The smell of strong black coffee, more than anything else, says Europe to me – and I remember that European travel trip when the freshly-brewed coffee wafted across the breakfast room in a small hotel outside Toulouse in France. Then, the drink itself was served in the massive bowls which pass for coffee cups in France. Up until then, frankly, I was a tea man, almost exclusively. That changed my point of view – and my life.
Coming back from Paris after a trip to France as newlyweds, I sipped a Cointreau (SAA used to serve that in what was their “Silver Class” in those days) and listened to Edith Piaf’s iconic La Vie En Rose and was instantly there again, in a Parisian street, looking in wonder at the spotlit Eiffel Tower soaring over us.

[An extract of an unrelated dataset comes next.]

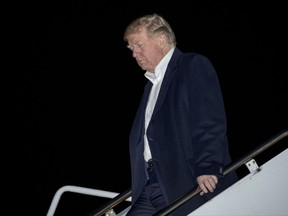 CORRECTS DATE TO TUESDAY, NOV. 14, 2017- President Donald Trump arrives at Andrews Air Force Base, Md., Tuesday, Nov. 14, 2017, to board Marine One for a short trip to the White House. Trump returns from a five country trip through Asia traveling to Japan, South Korea, China, Vietnam and the Philippines. (AP Photo/Andrew Harnik)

That is probably why I like the latest Lay’s Chips commercial, which punts their new flavours – French garlic baguette and Portuguese Peri-Peri prawns. So we see a young woman biting into the French pack and suddenly finding herself gazing up at the Eiffel Tower, Edith Piaf playing in the background.
Then, biting into the Portuguese potato chips, she finds herself being swept off her feet in Portugal, as steaming plates of their national dishes whiz around her.

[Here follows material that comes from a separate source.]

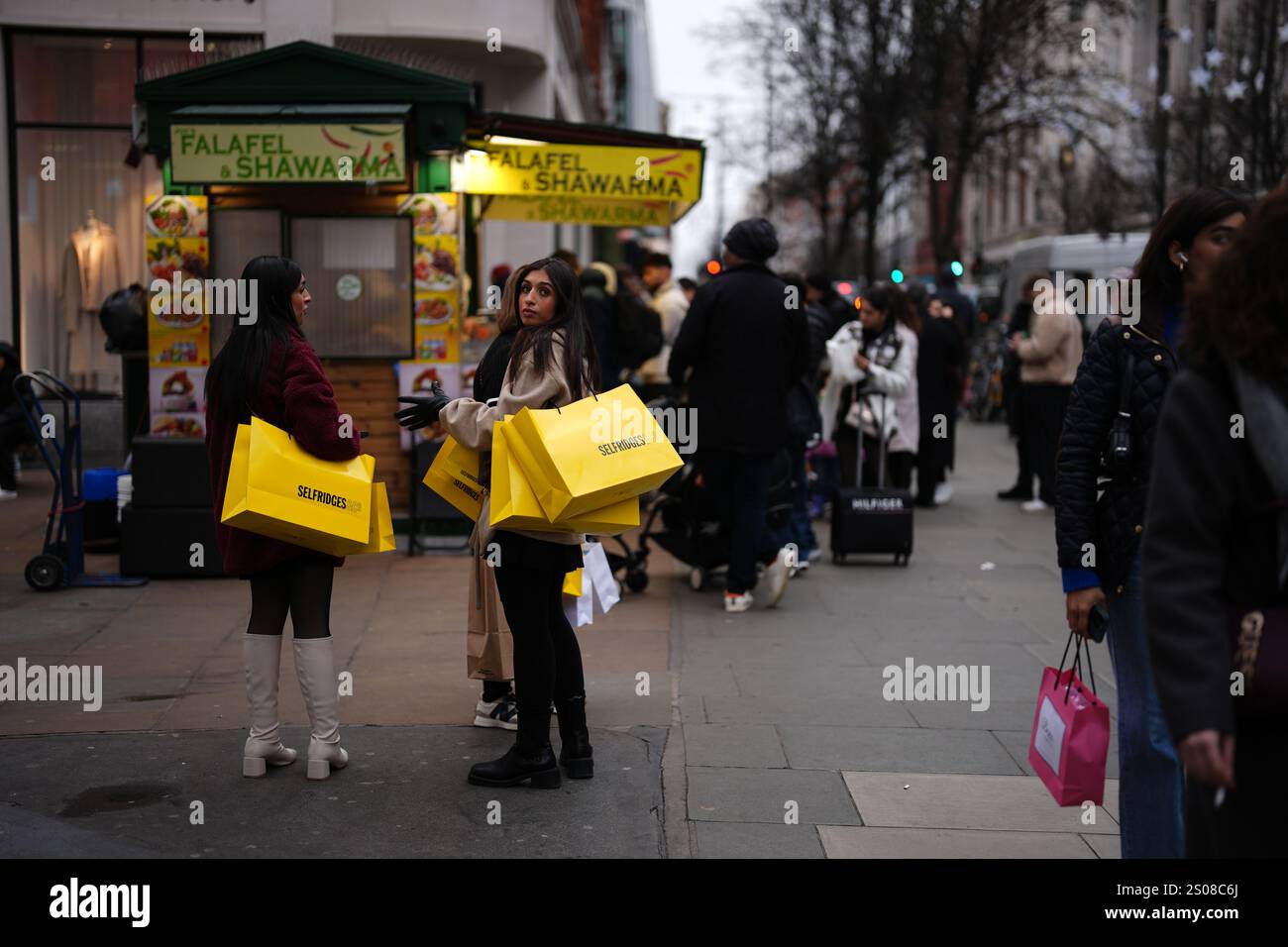Shoppers on Oxford Street, London, carrying bags from Selfridges during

Even removing my own personal nostalgia for Paris and Piaf, the commercial does have the ability not only to place the viewer in those two countries, but the food shots do make the mouth water.
And that’s what you want from a food ad. Orchids to Lay’s….and, even though I know, intellectually, that these flavours aren’t “real”, I reckon I’ll give them a try.
Deflecting blame again, are we?
According to Rand Water, I am a thoughtless wastrel, the way our household consumes water. Announcing that it was going to choke the water supplies to Gauteng towns and cities, the water body claimed it had given up on trying to get people to curb their consumption.
People in Gauteng, it said in its most censorious voice, consumed an average of 300 litres per day per person, well above the world average of 176 litres per person per day. That was a similar sort of misdirection to that being employed by Eskom which cannot manage a wet paper bag, never mind a power utility. In other words: You people use too much; the crisis is your fault.
The reality is that the water infrastructure – at both Rand Water and municipal level throughout the province – has been so mismanaged that maintenance has not been carried out, with the result that water leaks cost us around 40% of our supply. In other words, the true average consumption of Gautengers is actually 180litres per person per day….not far off the world average. So we are not water criminals without a conscience.
Ironically, Rand Water decided to back up its “save water” message campaign by taking out ads in the Sunday Times this past weekend. The paper’s lead story was all about how water supply incompetence was the cause of our water crisis…and that our dams are more than 90% full.
The ad uses a character called “Gogo Nomanzi” (presumably the Water Granny) to push the lectures. There is another “Gogo Nomanzi”, who is a herbalist and traditional healer who has quite a following on YouTube, and while I am not sure whether they are one and the same person, the bottom line is that no one in Gauteng is going to listen to this sort of message.
The campaign is simply not going to work – and you could see that from the responses on Rand Water’s social platforms, which said they should fix the system before lecturing their customers.
Shouting at people who buy your product – and encouraging them to use less even as you want to charge them more (the Eskom corporate marketing playbook’s central tenet) – is never going to win you any friends in the marketplace. Not that a body like Rand Water has to worry about that because it is sheltered employment (i.e. cadre deployment) for ANC comrades.
But because the whole campaign is an affront to consumers, it gets an Onion from me.